Todd Reynolds, violin, with electronic processing; Members of the Yale Philharmonia, Julian Pellicano, conductor; The Berkeley Gamelan, Daniel Schmidt, director; Ingram Marshall, gambuh (Balinese flute), Serge synthesizer, live electronic processing
The pieces on this recording span almost three decades and represent the principal threads that have run through Ingram Marshall's (b 1942) work: his remarkable skill in using electronics to create expressive and voluptuously beautiful pieces; the influence of Indonesian music, particularly in the slowed-down sense of time and melodic repetition; a thorough knowledge of some of the most stirring and poignant compositions of the Western tradition, especially Sibelius and Bach; and the hovering presence of Charles Ives, particularly his use of quotation and juxtaposition of seemingly unrelated elements.
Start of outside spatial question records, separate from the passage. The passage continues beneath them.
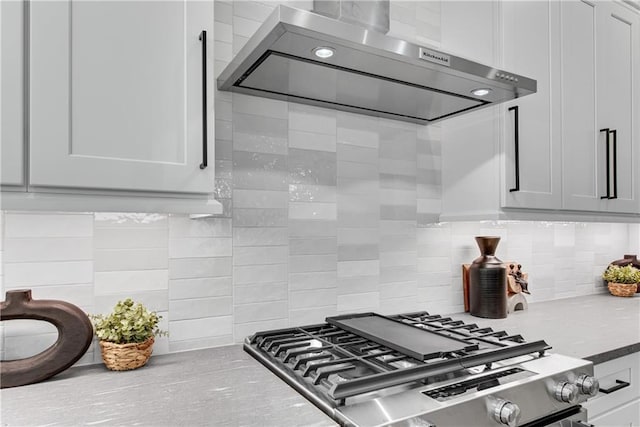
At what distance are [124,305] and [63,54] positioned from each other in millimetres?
710

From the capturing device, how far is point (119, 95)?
3.49 feet

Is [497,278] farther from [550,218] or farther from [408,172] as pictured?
[408,172]

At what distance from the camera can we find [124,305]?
4.18 ft

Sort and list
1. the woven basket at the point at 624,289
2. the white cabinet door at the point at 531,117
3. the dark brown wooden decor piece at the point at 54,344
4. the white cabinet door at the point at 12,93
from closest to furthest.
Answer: the white cabinet door at the point at 12,93 → the dark brown wooden decor piece at the point at 54,344 → the white cabinet door at the point at 531,117 → the woven basket at the point at 624,289

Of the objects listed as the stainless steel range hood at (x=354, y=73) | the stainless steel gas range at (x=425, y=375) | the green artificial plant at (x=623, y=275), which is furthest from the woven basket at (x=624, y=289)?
the stainless steel range hood at (x=354, y=73)

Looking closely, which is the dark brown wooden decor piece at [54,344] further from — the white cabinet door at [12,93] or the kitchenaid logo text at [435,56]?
the kitchenaid logo text at [435,56]

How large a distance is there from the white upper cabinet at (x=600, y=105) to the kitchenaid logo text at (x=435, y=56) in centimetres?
99

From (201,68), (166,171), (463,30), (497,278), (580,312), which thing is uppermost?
(463,30)

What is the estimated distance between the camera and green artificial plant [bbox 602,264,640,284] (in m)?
2.75

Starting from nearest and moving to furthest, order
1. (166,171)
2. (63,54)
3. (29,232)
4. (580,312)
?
(63,54) → (166,171) → (29,232) → (580,312)

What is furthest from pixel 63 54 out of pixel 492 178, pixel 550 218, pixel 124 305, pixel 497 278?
pixel 550 218

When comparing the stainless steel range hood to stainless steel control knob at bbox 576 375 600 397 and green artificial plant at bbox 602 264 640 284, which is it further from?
green artificial plant at bbox 602 264 640 284

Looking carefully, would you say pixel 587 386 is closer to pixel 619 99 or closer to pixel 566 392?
pixel 566 392

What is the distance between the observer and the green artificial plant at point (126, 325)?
124 centimetres
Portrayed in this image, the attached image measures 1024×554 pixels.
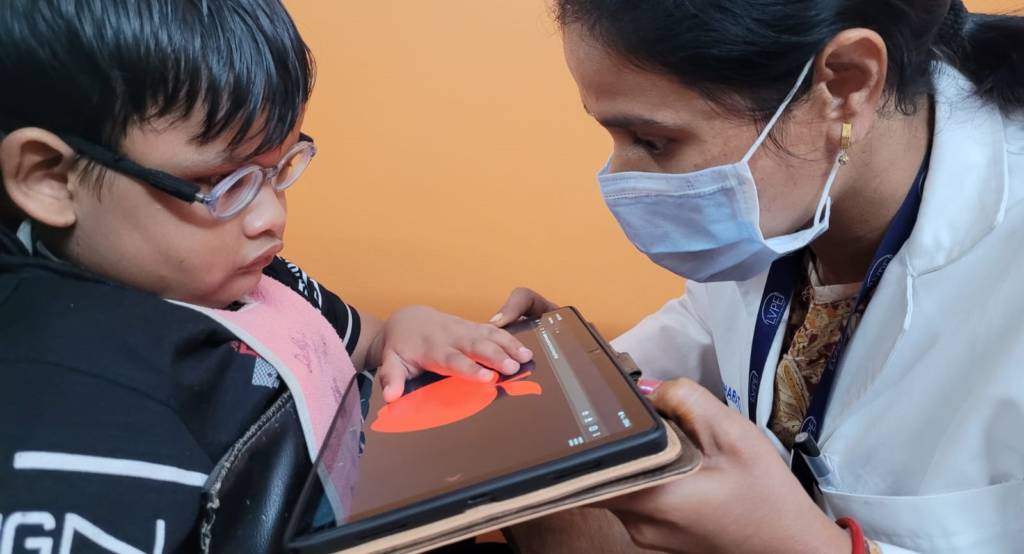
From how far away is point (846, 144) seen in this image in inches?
27.2

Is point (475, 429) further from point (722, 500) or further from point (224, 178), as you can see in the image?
point (224, 178)

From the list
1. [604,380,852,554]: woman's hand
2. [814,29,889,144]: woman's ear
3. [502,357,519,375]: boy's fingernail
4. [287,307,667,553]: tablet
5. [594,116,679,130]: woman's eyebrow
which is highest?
[814,29,889,144]: woman's ear

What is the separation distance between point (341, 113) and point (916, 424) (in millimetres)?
1051

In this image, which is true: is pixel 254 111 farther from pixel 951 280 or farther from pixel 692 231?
pixel 951 280

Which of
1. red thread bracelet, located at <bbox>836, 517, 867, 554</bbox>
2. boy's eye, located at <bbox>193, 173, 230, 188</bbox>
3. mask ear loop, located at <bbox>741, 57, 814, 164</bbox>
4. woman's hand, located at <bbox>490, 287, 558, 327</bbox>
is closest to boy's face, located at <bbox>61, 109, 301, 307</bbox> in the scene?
boy's eye, located at <bbox>193, 173, 230, 188</bbox>

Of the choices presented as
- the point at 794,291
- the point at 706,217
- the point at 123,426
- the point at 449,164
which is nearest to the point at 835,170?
the point at 706,217

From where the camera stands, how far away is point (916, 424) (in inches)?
27.9

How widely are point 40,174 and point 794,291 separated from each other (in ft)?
2.85

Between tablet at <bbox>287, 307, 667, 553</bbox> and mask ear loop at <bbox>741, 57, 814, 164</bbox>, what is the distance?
9.4 inches

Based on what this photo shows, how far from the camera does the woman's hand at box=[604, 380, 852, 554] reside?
528 millimetres

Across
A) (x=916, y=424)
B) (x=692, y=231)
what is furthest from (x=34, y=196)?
(x=916, y=424)

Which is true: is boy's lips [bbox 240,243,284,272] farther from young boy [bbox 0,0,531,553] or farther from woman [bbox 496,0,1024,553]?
→ woman [bbox 496,0,1024,553]

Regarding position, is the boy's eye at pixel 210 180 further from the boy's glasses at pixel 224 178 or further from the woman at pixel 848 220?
the woman at pixel 848 220

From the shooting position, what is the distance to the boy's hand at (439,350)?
2.27 ft
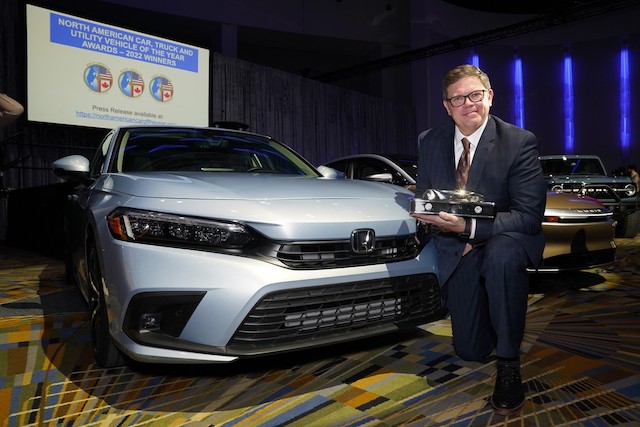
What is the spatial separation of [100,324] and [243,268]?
68cm

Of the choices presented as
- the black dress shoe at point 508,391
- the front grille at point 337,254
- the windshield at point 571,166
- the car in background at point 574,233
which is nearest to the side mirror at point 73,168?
the front grille at point 337,254

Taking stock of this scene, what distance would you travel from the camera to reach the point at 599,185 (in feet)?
19.8

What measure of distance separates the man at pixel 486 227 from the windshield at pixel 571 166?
637 cm

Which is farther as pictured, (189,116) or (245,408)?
(189,116)

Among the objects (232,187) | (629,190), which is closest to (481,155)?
(232,187)

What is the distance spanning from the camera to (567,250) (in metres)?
3.08

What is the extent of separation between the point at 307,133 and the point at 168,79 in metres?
4.90

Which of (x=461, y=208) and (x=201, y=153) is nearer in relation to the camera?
(x=461, y=208)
This program can be thought of as an archeological dig, flowing in reverse chronological order from a recent work to one of the composer's earliest. They range from the dramatic and gripping 2002 work relating to a horrible event in New York City to a timeless ethereal 1976 piece relating to an idyllic period in Indonesia.
Along with these dynamic contrasts, there's surprising consistency: Marshall's lifelong efforts to combine electronics with instruments and to render them with warmth and expressivity; but moreover, his extraordinary ability to capture profound human feeling and create works of poignancy and depth.